Царевич Иван молча вытянул из-за пазухи перо и широким взмахом воздел над головой. Оно изогнулось, точно живое, колдовское пламя на нём озарило лик юноши, сделав его прекрасным и одновременно пугающим. Вздох восхищения пронёсся по залу. Вздохнул вместе со всеми и царь Демьян, молча протянув раскрытую ладонь. На перо он глядел так, словно ничего поразительнее в жизни прежде не видел.
– С Яргой мы службу несли на благо царя-батюшки, а что у вас в пустых головах возникло, так пусть там и останется, чтоб хоть чем-то их занимать, – на ходу говорил Иван, пока со всем почтением подавал перо отцу. – Службу свою мы выполнили получше вашего, вот тому доказательство. Прими же его, батюшка, как скромный дар моей верности лично тебе и всему Велиграду. Здесь, под нашей крышей, вы с матушкой все диковинки собрали, какие могли, пусть и ещё одна к ним прибавится.

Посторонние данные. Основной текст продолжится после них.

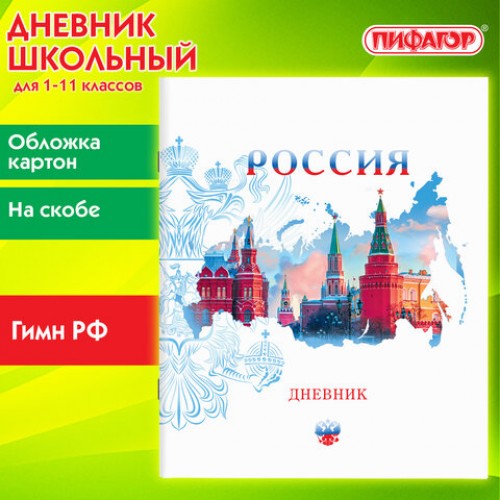 Дневник 1-11 класс 40 л., на скобе, ПИФАГОР, обложка картон, Российский, 106809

Царь бережно, будто дитя, принял горящее перо из рук сына. Смятение в его глазах сменилось чем-то, чего Ярга не понимала, но по тому, как Иван едва уловимо улыбнулся, она решила, что царевич добился желанной реакции.
Добромила тем временем склонилась к мужу и оглядела перо в его руках.
– Действительно с Жар-птицы. – Она задумчиво поджала губы. – С востока, говоришь, прилетела? Интересно, где именно поселилась?..
Склонился к пламенеющему перу и царевич Пётр. Оглядел с недоверием, после чего всё-таки нехотя признал:
– Молодец, братец, уличил вора.
– Был бы молодцом, если бы поймал, а не одно пёрышко раздобыл, – проворчал Василий, закатывая глаза.
– Тебе и того не удалось, – сухо ответил Иван, совершенно позабыв, что перо у птицы вырвал не он, а его подруга. Впрочем, и про неё саму он, кажется, забыл.
Тут царь Демьян медленно воздел руку, держа пылающее перо пред собой и не сводя алчного взгляда с сыновьей добычи. Он, прославленный любитель диковинок и собиратель всяческих богатств, наконец обрёл новую цель. Вот только слишком стар был Демьян для подвигов, поэтому Ярга почти не удивилась, когда царь с восторгом объявил:
– Тому, кто достанет мне Жар-птицу, отдам половину Велиграда при жизни, а после смерти и вторую отпишу.
Собравшиеся дворяне заголосили, громче всех – старшие сыновья, первые наследники Велиграда.
– Любому?! – с возмущением воскликнула Добромила, бледнея.
– Любому! – в исступлении ответил царь Демьян, а затем, когда царица коснулась его плеча, пришёл в себя и уже обратился к сыновьям: – Любому из вас троих, разумеется, поэтому лучше поторопитесь.